This is part 3 from BT_Bear. You can find the other 2 parts here:
This is more art than science and I recommend taking a step back every six months and question if your path is taking you in the right direction.
Proof of value
I am a firm believer that value wins in the long run. But you will observe careers build without ever adding any. This can be frustrating, but consider the following:
Value is not necessarily the same for everybody. Technical people usually see value in technical qualities and often cutting-edge technology whereas people with a more commercial focus will certainly look at different metrics of success. These different definitions of value are the root for so many frustrations and many fail to recognize this. Re-factoring the code base so it is easier to maintain and build upon in the future? Sorry, but investors need to see new features every quarter – no time.
You may encounter situations where the top decision maker just wants to look great for his next promotion and does not care a bit if whatever he promises works two years down the road. I call this clown projects and may write more about it in the future. They can be fun.
Click here, if you want to know how to showcase the value you brought, on your resume.
You can complain all day long about the state of the world or learn to work with it. At least make sure that you understand what people you work with value and make sure this works for you.
If you want to level up your game, you will adapt how you work and communicate based on what is really valued by whoever signs your checks. Technical people often have a hard time with this. Opportunity!
What do these longer musings about value mean for a beginner? When considering any opportunity, I would try to really understand in the potential team delivered anything valuable in the last 12 months. Try to first understand what value could mean in the given industry. For consulting this would mean growth in billable hours in some form for a fraud department it may mean reduction in fraud volume. See if you get good answers with reference to anything that makes sense or just some fluff like “deployed 10 models”. When interviewing with a tech person anything in the ballpark of “improved our infrastructure” or “implemented new technologies that better fits our needs” without direct relation to business value can be a good sign, often means that the tech department has enough standing to focus some time on long term value even if it does not improve next quarters numbers. At least if the delivered business value is clear.
If you only take one thing, then always ask: is the goal clear? How is success measured? By which metric?
Leadership and peers
This should be kind of obvious but take a good hard look at them. Do you want to work with them? Will they inspire you?
I would add that your managers should display the understanding of business value and integrated solutions. This is not always possible, but a beginner should have the opportunity to understand a high-level view of the whole solution and where his piece fits in. If your role is the development of a model, you should get a briefing on how the model will be evaluated in the use case so you can optimize it based on this.

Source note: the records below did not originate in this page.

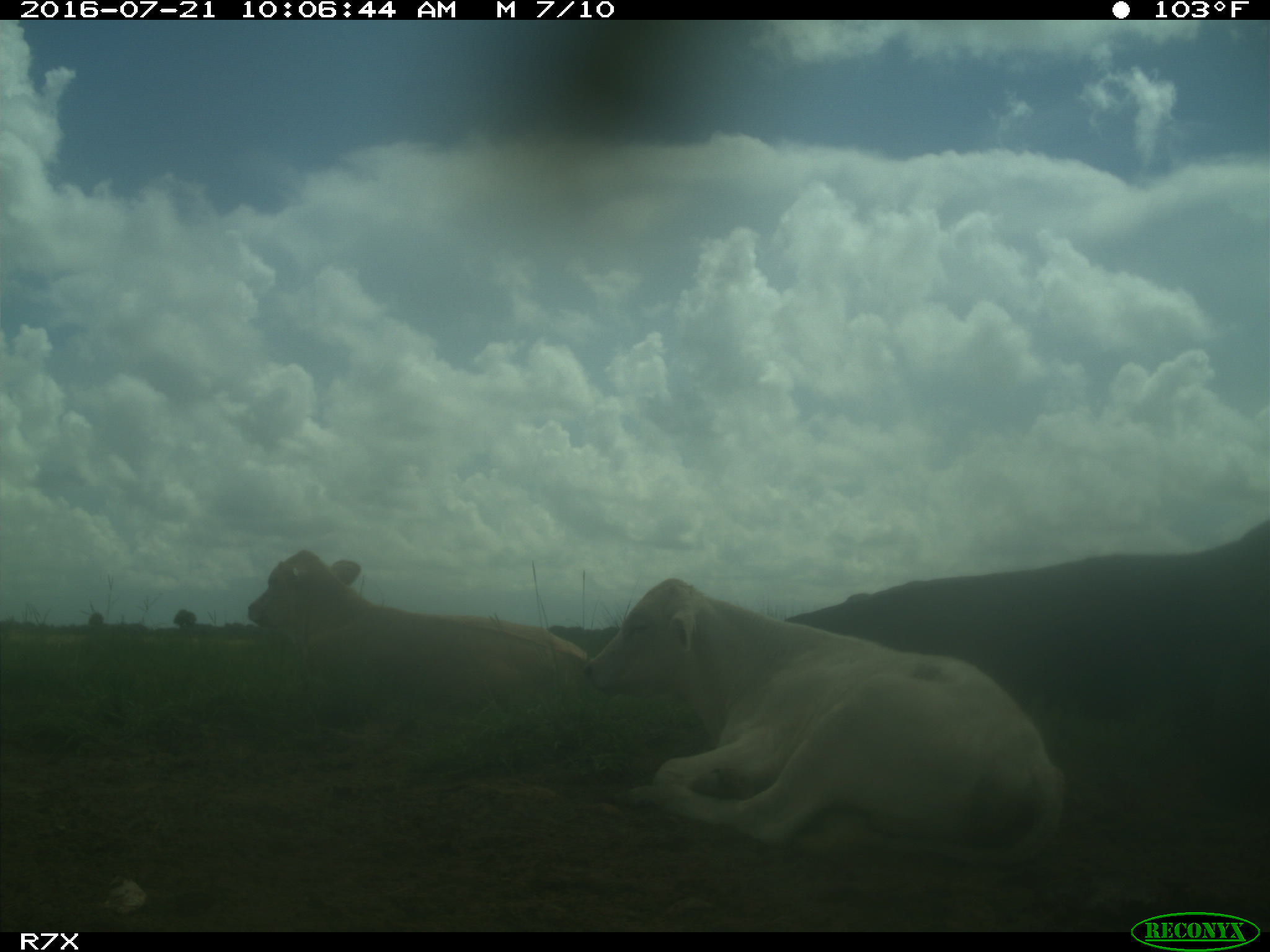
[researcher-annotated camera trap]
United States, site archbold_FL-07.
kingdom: Animalia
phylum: Chordata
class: Mammalia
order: Artiodactyla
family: Bovidae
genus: Bos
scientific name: Bos taurus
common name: domestic cow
Bos taurus (domestic cow).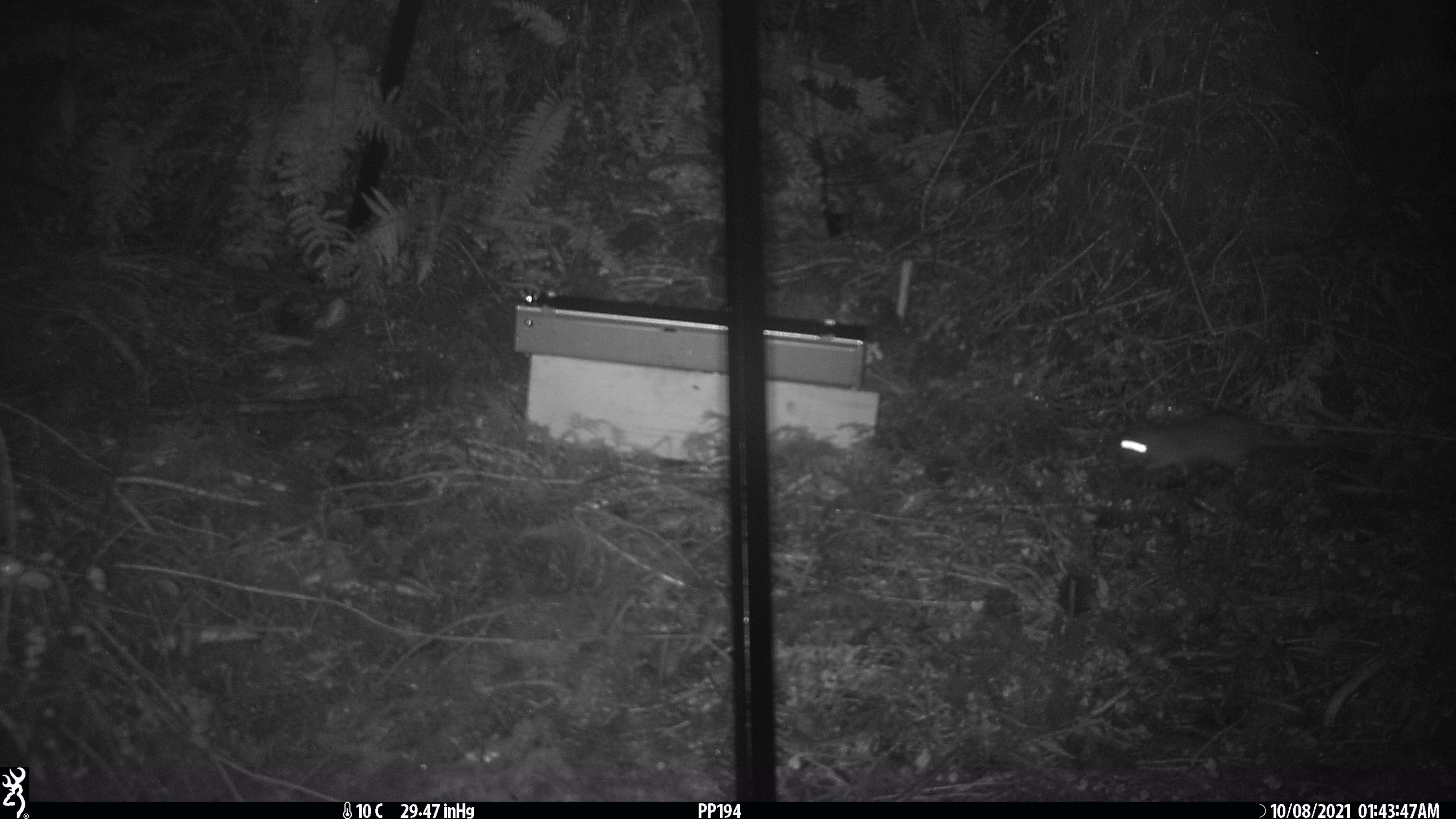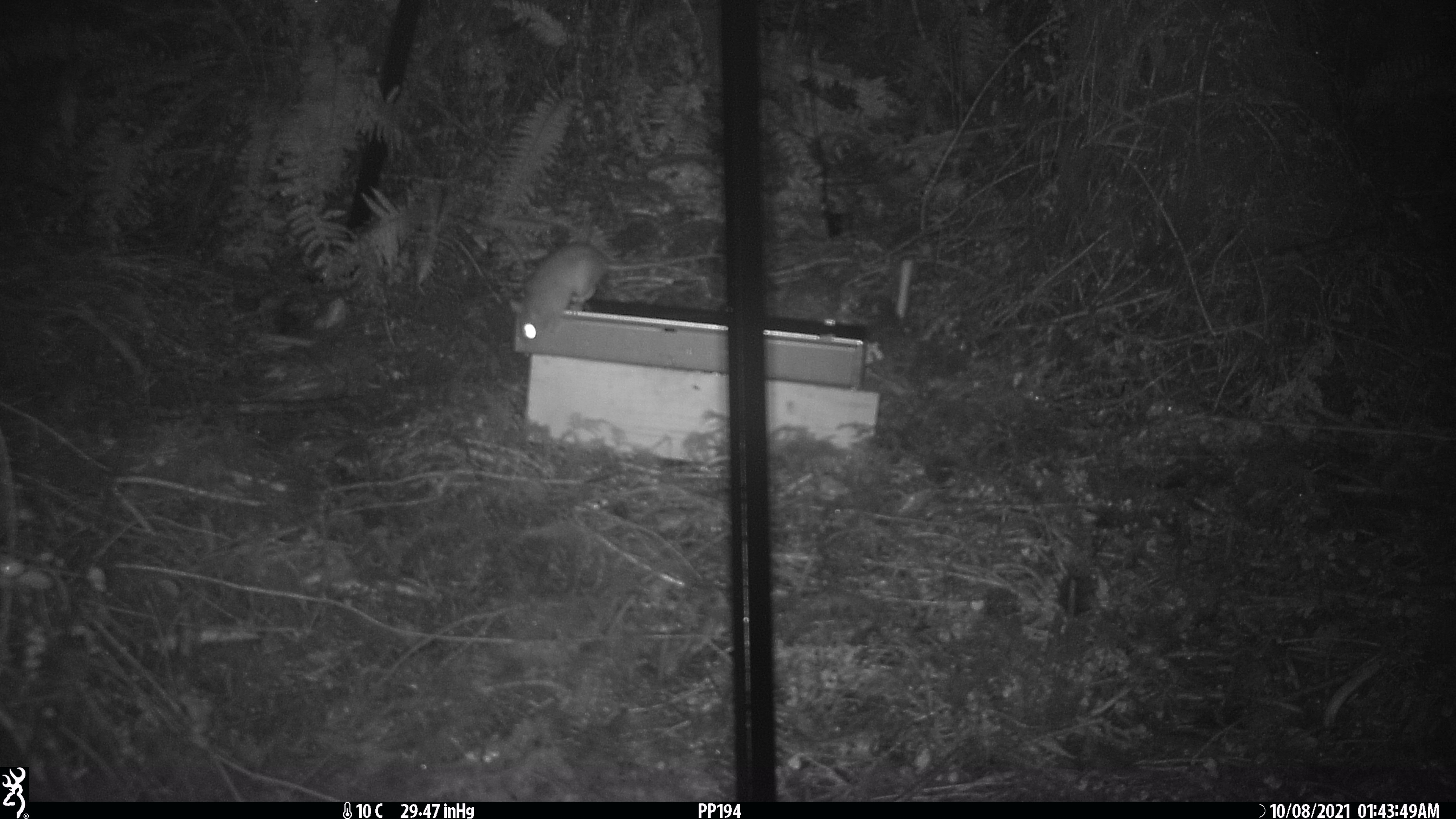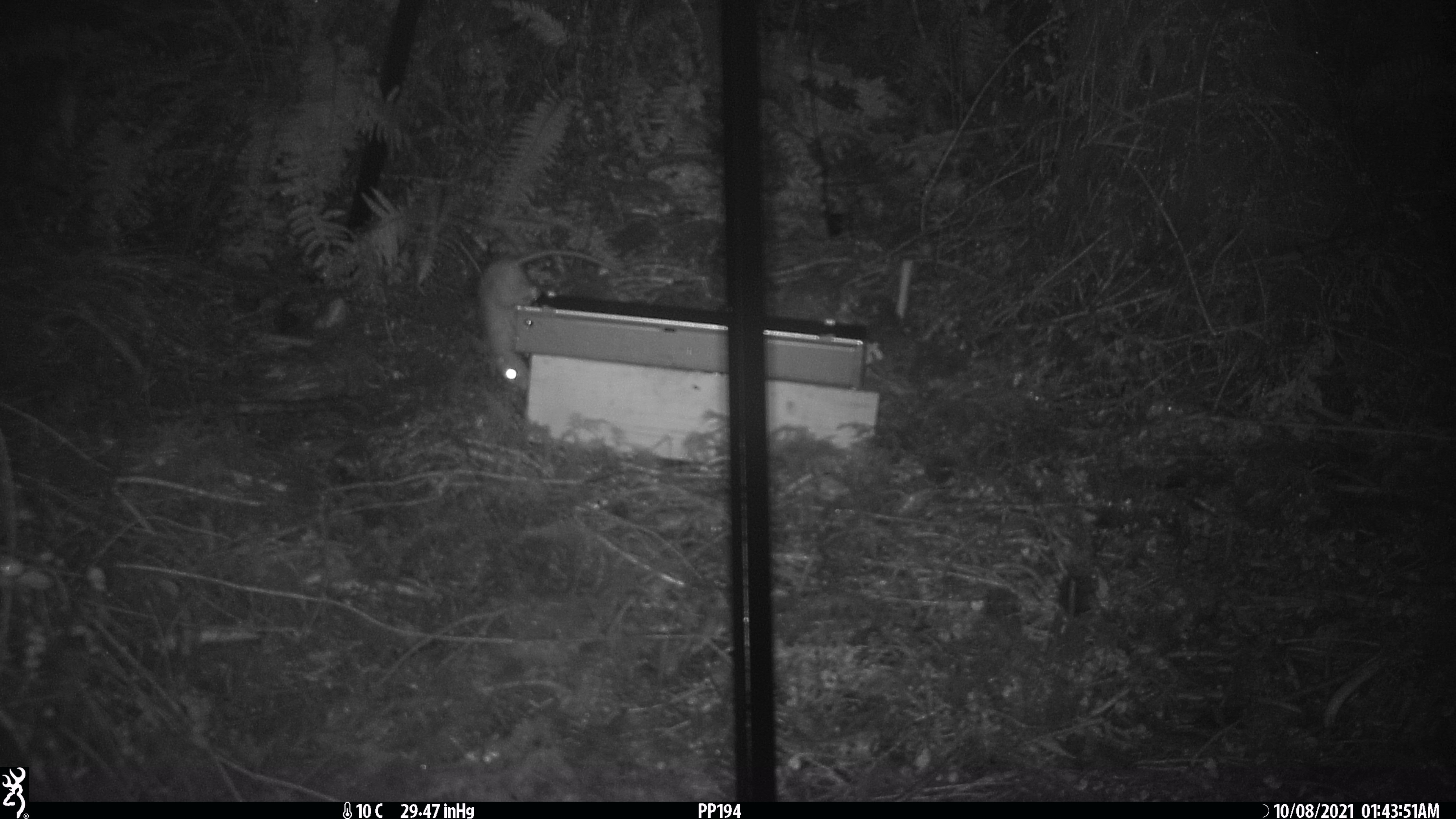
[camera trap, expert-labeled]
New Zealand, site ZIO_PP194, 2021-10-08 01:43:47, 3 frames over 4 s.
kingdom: Animalia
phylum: Chordata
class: Mammalia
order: Rodentia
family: Muridae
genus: Rattus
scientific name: Rattus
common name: rat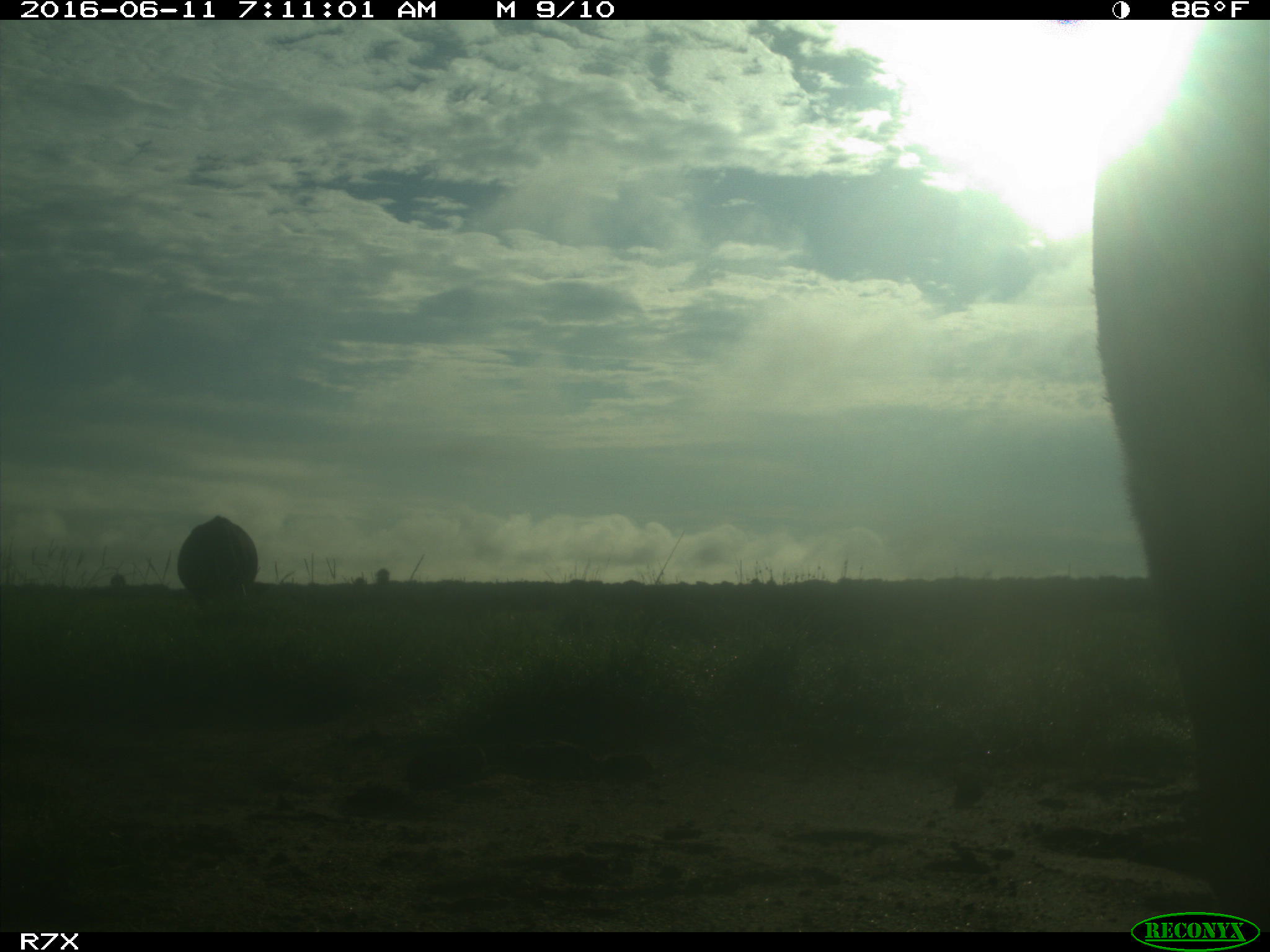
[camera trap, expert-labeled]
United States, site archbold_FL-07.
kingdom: Animalia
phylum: Chordata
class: Mammalia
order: Artiodactyla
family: Bovidae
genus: Bos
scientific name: Bos taurus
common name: domestic cow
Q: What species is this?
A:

Accuracy is not always the answer.
Here’s a nice vid that showcases different roles in the field of DS, from a biz side of things:
Challenge and support
Balance is what matters here. You want bigger and bigger challenges over time to grow, often problems you cannot solve when you start but figure it out as you go. The job of a manger is to make sure that it is possible to close the gap and that support is available when needed. This could mean training or a more senior person available to help.
“Growth opportunities” with zero support are a bad sign, those places will typically also have high staff turnover. Avoid.
The paths you may take
Consider where you want to be in 5 years, especially in the beginning. Not sure about it? That is fine, this can all be overwhelming. But work on this question. Things and job titles will change, but the rough directions are tech specialist, tech leader or sales. This is a bit of a additional dimension to the ML-specialisations mentioned in the last post. There are some strong opinions online, you can read up on the different directions to understand them better. Few grains of salt recommended. I would encourage you to test potentials paths. Volunteer to support sales or project management activities, dig yourself so deep into a tech topic that you become the go-to person.
Look at the overall team, a healthy place will have people at all stages of their careers on different paths. Get to know to know them, you will get a much better idea what the paths mean. To my experience people 5-10 years further down your road are ideal mentors. Trusts me, you want mentors.